Companies bid for these international medivac's, and can be aware of the potential job 1-2 days out. However, once they are awarded the job by the travel insurance company, the scramble button is pushed - usually for time zone reasons late afternoon/early evening (Insurance head offices are in US and Europe signing the checks). From that point on, the insurance company does not want to run the risk that they have an unfavourable outcome (patient dying) when they have already fronted with the cash. This pressure is passed onto the provider to get the patient back to Oz ASAP, regardless.
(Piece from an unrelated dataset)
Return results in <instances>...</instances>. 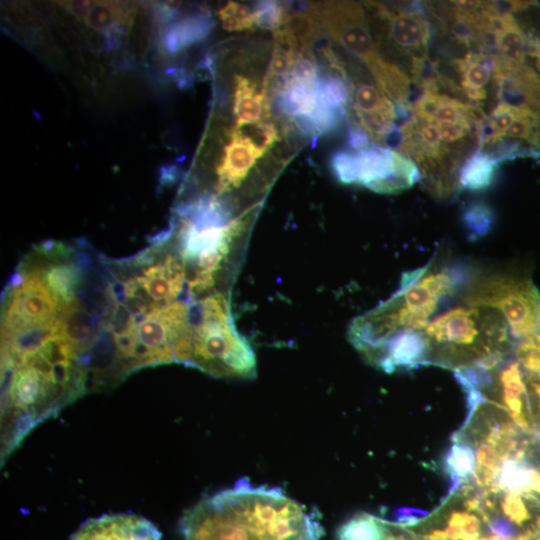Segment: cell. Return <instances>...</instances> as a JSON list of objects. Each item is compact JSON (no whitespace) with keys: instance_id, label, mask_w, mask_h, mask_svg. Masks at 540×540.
<instances>
[{"instance_id":"cell-30","label":"cell","mask_w":540,"mask_h":540,"mask_svg":"<svg viewBox=\"0 0 540 540\" xmlns=\"http://www.w3.org/2000/svg\"><path fill=\"white\" fill-rule=\"evenodd\" d=\"M347 140L348 145L354 150L362 151L370 146V136L360 125H352L348 129Z\"/></svg>"},{"instance_id":"cell-8","label":"cell","mask_w":540,"mask_h":540,"mask_svg":"<svg viewBox=\"0 0 540 540\" xmlns=\"http://www.w3.org/2000/svg\"><path fill=\"white\" fill-rule=\"evenodd\" d=\"M368 6L382 23L387 45L406 57L408 64L414 59L428 56L431 26L417 8L419 4H411L410 8L400 10H391L385 4L374 2H368Z\"/></svg>"},{"instance_id":"cell-14","label":"cell","mask_w":540,"mask_h":540,"mask_svg":"<svg viewBox=\"0 0 540 540\" xmlns=\"http://www.w3.org/2000/svg\"><path fill=\"white\" fill-rule=\"evenodd\" d=\"M214 21L209 13L198 12L168 25L163 42L170 53L179 52L204 39L212 30Z\"/></svg>"},{"instance_id":"cell-4","label":"cell","mask_w":540,"mask_h":540,"mask_svg":"<svg viewBox=\"0 0 540 540\" xmlns=\"http://www.w3.org/2000/svg\"><path fill=\"white\" fill-rule=\"evenodd\" d=\"M200 311L192 324L190 366L216 377L253 378L255 354L235 327L227 297L219 292L206 295Z\"/></svg>"},{"instance_id":"cell-22","label":"cell","mask_w":540,"mask_h":540,"mask_svg":"<svg viewBox=\"0 0 540 540\" xmlns=\"http://www.w3.org/2000/svg\"><path fill=\"white\" fill-rule=\"evenodd\" d=\"M343 112L319 106L306 115L291 118L294 126L305 135L319 136L332 132L340 124Z\"/></svg>"},{"instance_id":"cell-5","label":"cell","mask_w":540,"mask_h":540,"mask_svg":"<svg viewBox=\"0 0 540 540\" xmlns=\"http://www.w3.org/2000/svg\"><path fill=\"white\" fill-rule=\"evenodd\" d=\"M462 301L498 311L515 342L540 330V292L531 277L519 269L475 272L463 287Z\"/></svg>"},{"instance_id":"cell-21","label":"cell","mask_w":540,"mask_h":540,"mask_svg":"<svg viewBox=\"0 0 540 540\" xmlns=\"http://www.w3.org/2000/svg\"><path fill=\"white\" fill-rule=\"evenodd\" d=\"M129 13L130 11L121 3L92 2L84 18V23L94 30L108 32L122 27L126 23Z\"/></svg>"},{"instance_id":"cell-12","label":"cell","mask_w":540,"mask_h":540,"mask_svg":"<svg viewBox=\"0 0 540 540\" xmlns=\"http://www.w3.org/2000/svg\"><path fill=\"white\" fill-rule=\"evenodd\" d=\"M317 77L289 73L276 93L279 109L291 118L312 112L317 106Z\"/></svg>"},{"instance_id":"cell-27","label":"cell","mask_w":540,"mask_h":540,"mask_svg":"<svg viewBox=\"0 0 540 540\" xmlns=\"http://www.w3.org/2000/svg\"><path fill=\"white\" fill-rule=\"evenodd\" d=\"M241 130L256 145L265 151L278 140V131L275 124L272 122L261 121L253 125L245 126V129Z\"/></svg>"},{"instance_id":"cell-1","label":"cell","mask_w":540,"mask_h":540,"mask_svg":"<svg viewBox=\"0 0 540 540\" xmlns=\"http://www.w3.org/2000/svg\"><path fill=\"white\" fill-rule=\"evenodd\" d=\"M181 528L185 540H320L324 533L316 511L247 480L197 503Z\"/></svg>"},{"instance_id":"cell-20","label":"cell","mask_w":540,"mask_h":540,"mask_svg":"<svg viewBox=\"0 0 540 540\" xmlns=\"http://www.w3.org/2000/svg\"><path fill=\"white\" fill-rule=\"evenodd\" d=\"M348 79L334 74H319L316 81L317 106L344 112L351 90Z\"/></svg>"},{"instance_id":"cell-6","label":"cell","mask_w":540,"mask_h":540,"mask_svg":"<svg viewBox=\"0 0 540 540\" xmlns=\"http://www.w3.org/2000/svg\"><path fill=\"white\" fill-rule=\"evenodd\" d=\"M309 8L325 32L361 60L374 76L386 64L378 52L361 4L354 1L310 3Z\"/></svg>"},{"instance_id":"cell-25","label":"cell","mask_w":540,"mask_h":540,"mask_svg":"<svg viewBox=\"0 0 540 540\" xmlns=\"http://www.w3.org/2000/svg\"><path fill=\"white\" fill-rule=\"evenodd\" d=\"M255 18V25L272 30L273 32L281 28L288 15L285 4L277 1H260L252 8Z\"/></svg>"},{"instance_id":"cell-17","label":"cell","mask_w":540,"mask_h":540,"mask_svg":"<svg viewBox=\"0 0 540 540\" xmlns=\"http://www.w3.org/2000/svg\"><path fill=\"white\" fill-rule=\"evenodd\" d=\"M498 160L480 150L465 160L458 171L460 188L480 191L488 188L495 179Z\"/></svg>"},{"instance_id":"cell-26","label":"cell","mask_w":540,"mask_h":540,"mask_svg":"<svg viewBox=\"0 0 540 540\" xmlns=\"http://www.w3.org/2000/svg\"><path fill=\"white\" fill-rule=\"evenodd\" d=\"M463 220L471 233L479 236L491 228L494 214L486 204L477 203L469 206L463 215Z\"/></svg>"},{"instance_id":"cell-19","label":"cell","mask_w":540,"mask_h":540,"mask_svg":"<svg viewBox=\"0 0 540 540\" xmlns=\"http://www.w3.org/2000/svg\"><path fill=\"white\" fill-rule=\"evenodd\" d=\"M294 39L297 53L312 52L321 26L311 9L288 13L282 26Z\"/></svg>"},{"instance_id":"cell-10","label":"cell","mask_w":540,"mask_h":540,"mask_svg":"<svg viewBox=\"0 0 540 540\" xmlns=\"http://www.w3.org/2000/svg\"><path fill=\"white\" fill-rule=\"evenodd\" d=\"M368 363L392 373L428 365V344L423 330L402 331L364 357Z\"/></svg>"},{"instance_id":"cell-2","label":"cell","mask_w":540,"mask_h":540,"mask_svg":"<svg viewBox=\"0 0 540 540\" xmlns=\"http://www.w3.org/2000/svg\"><path fill=\"white\" fill-rule=\"evenodd\" d=\"M468 278L464 267L436 254L425 266L405 273L389 299L351 322L350 342L365 357L402 331L423 330L441 301L463 288Z\"/></svg>"},{"instance_id":"cell-24","label":"cell","mask_w":540,"mask_h":540,"mask_svg":"<svg viewBox=\"0 0 540 540\" xmlns=\"http://www.w3.org/2000/svg\"><path fill=\"white\" fill-rule=\"evenodd\" d=\"M222 27L227 31H243L255 25L253 10L247 5L229 1L218 12Z\"/></svg>"},{"instance_id":"cell-18","label":"cell","mask_w":540,"mask_h":540,"mask_svg":"<svg viewBox=\"0 0 540 540\" xmlns=\"http://www.w3.org/2000/svg\"><path fill=\"white\" fill-rule=\"evenodd\" d=\"M446 471L451 479L450 493L469 484L474 475L476 458L473 447L466 440L455 436L447 452Z\"/></svg>"},{"instance_id":"cell-7","label":"cell","mask_w":540,"mask_h":540,"mask_svg":"<svg viewBox=\"0 0 540 540\" xmlns=\"http://www.w3.org/2000/svg\"><path fill=\"white\" fill-rule=\"evenodd\" d=\"M417 164L408 156L379 145L355 153V182L380 194H396L421 179Z\"/></svg>"},{"instance_id":"cell-31","label":"cell","mask_w":540,"mask_h":540,"mask_svg":"<svg viewBox=\"0 0 540 540\" xmlns=\"http://www.w3.org/2000/svg\"><path fill=\"white\" fill-rule=\"evenodd\" d=\"M92 2L91 1H70L65 4L67 10L79 19L86 17Z\"/></svg>"},{"instance_id":"cell-3","label":"cell","mask_w":540,"mask_h":540,"mask_svg":"<svg viewBox=\"0 0 540 540\" xmlns=\"http://www.w3.org/2000/svg\"><path fill=\"white\" fill-rule=\"evenodd\" d=\"M428 364L456 371L489 366L514 353L515 341L496 310L460 305L443 312L423 329Z\"/></svg>"},{"instance_id":"cell-28","label":"cell","mask_w":540,"mask_h":540,"mask_svg":"<svg viewBox=\"0 0 540 540\" xmlns=\"http://www.w3.org/2000/svg\"><path fill=\"white\" fill-rule=\"evenodd\" d=\"M331 165L336 178L344 184L355 182V153L338 151L333 154Z\"/></svg>"},{"instance_id":"cell-16","label":"cell","mask_w":540,"mask_h":540,"mask_svg":"<svg viewBox=\"0 0 540 540\" xmlns=\"http://www.w3.org/2000/svg\"><path fill=\"white\" fill-rule=\"evenodd\" d=\"M496 56L469 53L464 57L465 68L462 74V90L469 101L479 102L487 98L484 86L493 74Z\"/></svg>"},{"instance_id":"cell-13","label":"cell","mask_w":540,"mask_h":540,"mask_svg":"<svg viewBox=\"0 0 540 540\" xmlns=\"http://www.w3.org/2000/svg\"><path fill=\"white\" fill-rule=\"evenodd\" d=\"M269 100L264 89L258 91L248 78L237 75L233 112L236 118V128L253 125L268 117Z\"/></svg>"},{"instance_id":"cell-23","label":"cell","mask_w":540,"mask_h":540,"mask_svg":"<svg viewBox=\"0 0 540 540\" xmlns=\"http://www.w3.org/2000/svg\"><path fill=\"white\" fill-rule=\"evenodd\" d=\"M514 355L525 374L540 380V330L516 341Z\"/></svg>"},{"instance_id":"cell-15","label":"cell","mask_w":540,"mask_h":540,"mask_svg":"<svg viewBox=\"0 0 540 540\" xmlns=\"http://www.w3.org/2000/svg\"><path fill=\"white\" fill-rule=\"evenodd\" d=\"M273 35L274 46L263 89L267 93L273 88L276 94L293 67L297 47L292 36L283 27L274 31Z\"/></svg>"},{"instance_id":"cell-29","label":"cell","mask_w":540,"mask_h":540,"mask_svg":"<svg viewBox=\"0 0 540 540\" xmlns=\"http://www.w3.org/2000/svg\"><path fill=\"white\" fill-rule=\"evenodd\" d=\"M439 130L440 139L444 143H453L467 135L471 130V126L465 124L442 125L439 126Z\"/></svg>"},{"instance_id":"cell-11","label":"cell","mask_w":540,"mask_h":540,"mask_svg":"<svg viewBox=\"0 0 540 540\" xmlns=\"http://www.w3.org/2000/svg\"><path fill=\"white\" fill-rule=\"evenodd\" d=\"M266 151L256 145L240 128L230 136L216 172L217 192L226 193L241 185L255 162Z\"/></svg>"},{"instance_id":"cell-9","label":"cell","mask_w":540,"mask_h":540,"mask_svg":"<svg viewBox=\"0 0 540 540\" xmlns=\"http://www.w3.org/2000/svg\"><path fill=\"white\" fill-rule=\"evenodd\" d=\"M148 519L131 513L106 514L85 521L69 540H160Z\"/></svg>"}]
</instances>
Just one example. Launched early evening to get a patient out of Honiara. Remote Island, much more remote then Norfolk! Land at mid-night, patient walks on, chatting and obviously in good health. Land back in Oz for breakfast. Crew awake for 24 hours. Remote Island with known forecasting inaccuracies. Risk to patient getting to the airport after dark in Honiara (there had been a head placed on a spike on the road out a few weeks earlier).

Was the flight legal. Yes. Could it have been delayed by 12 hours. Yes.

That is the problem with this industry that CASA needs to address. Commercial pressures. And of course, regulating to at least charter standards!